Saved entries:
== Segment start ==
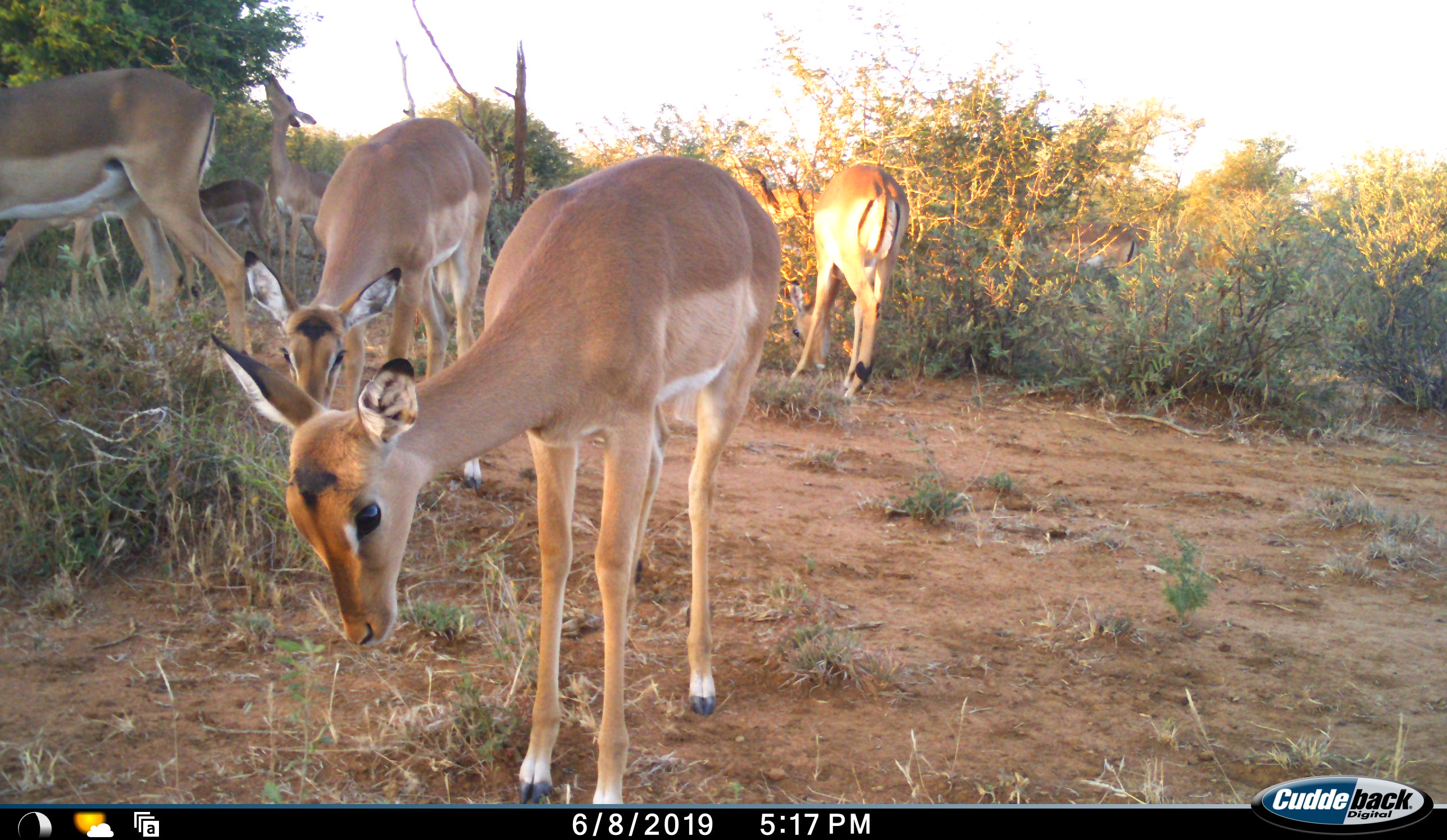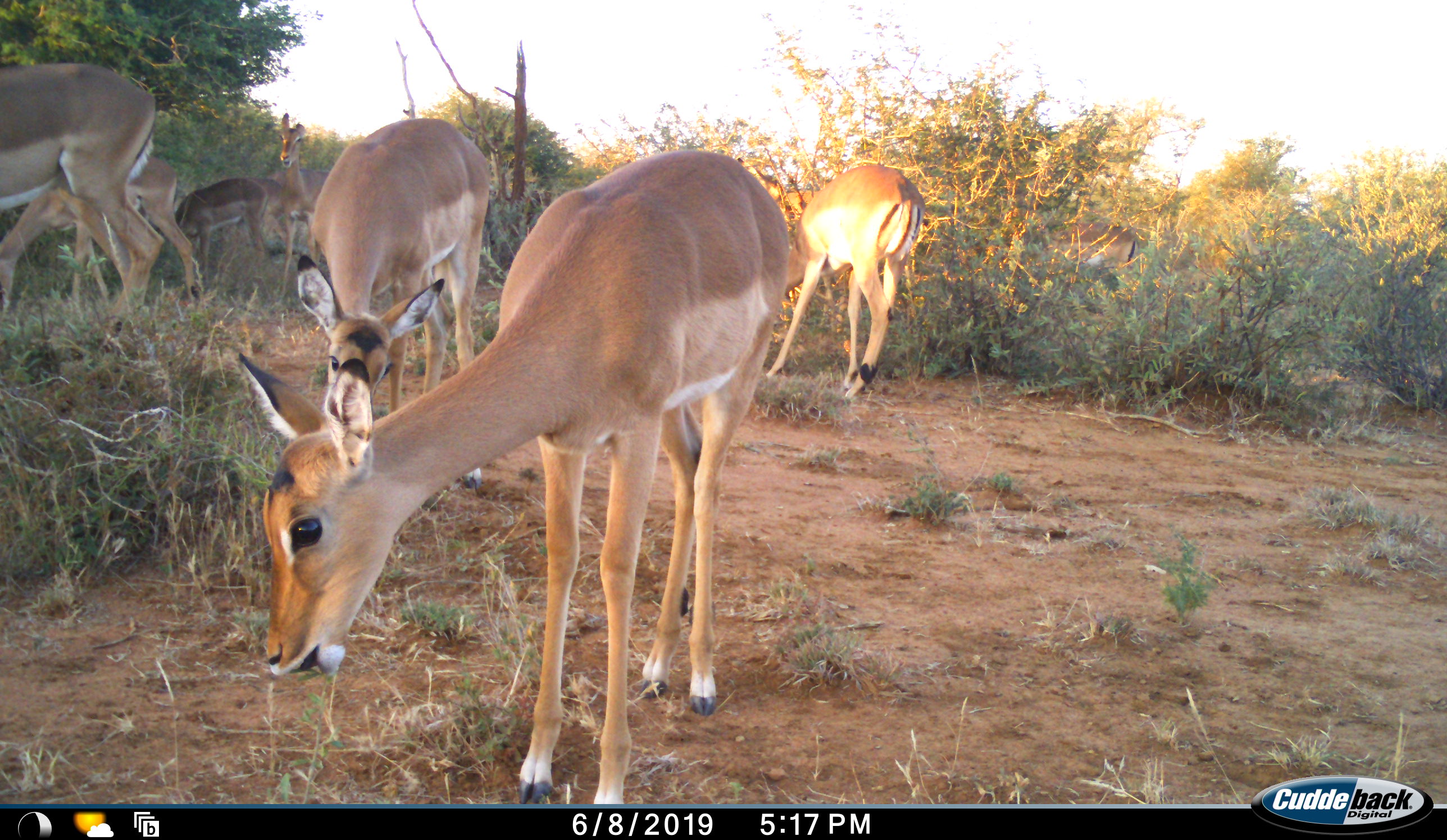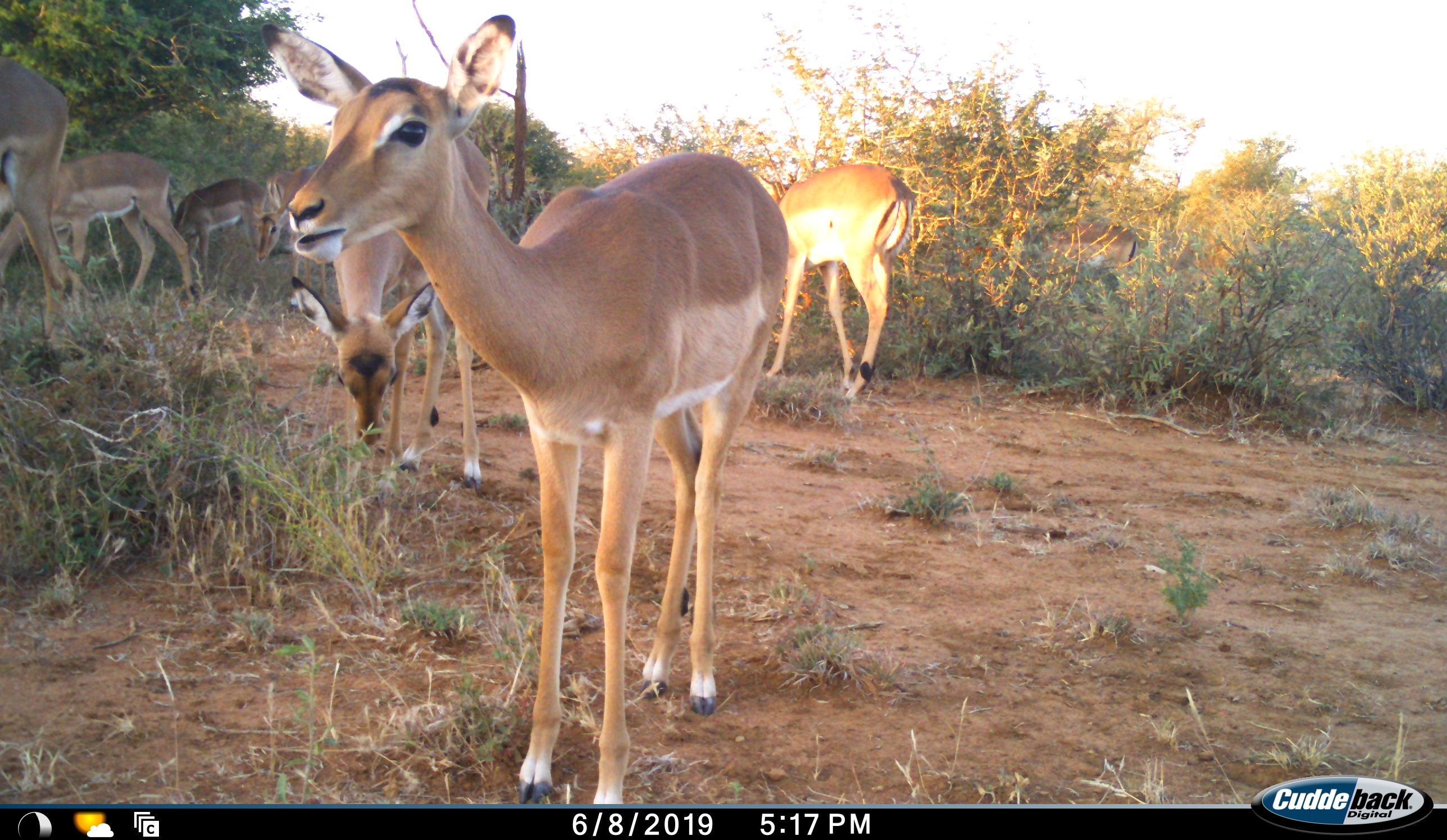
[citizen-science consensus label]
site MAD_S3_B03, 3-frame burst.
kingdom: Animalia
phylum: Chordata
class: Mammalia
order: Artiodactyla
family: Bovidae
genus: Aepyceros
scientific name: Aepyceros melampus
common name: impala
Impala (Aepyceros melampus), count 7. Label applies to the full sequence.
== Segment end ==
→ ACTIVITY: Take the line holding "family: Bovidae" and the lines after it through the end of the entries. Retype them exactly and add nothing.

→ EXERCISE OUTPUT:
family: Bovidae
genus: Aepyceros
scientific name: Aepyceros melampus
common name: impala
Impala (Aepyceros melampus), count 7. Label applies to the full sequence.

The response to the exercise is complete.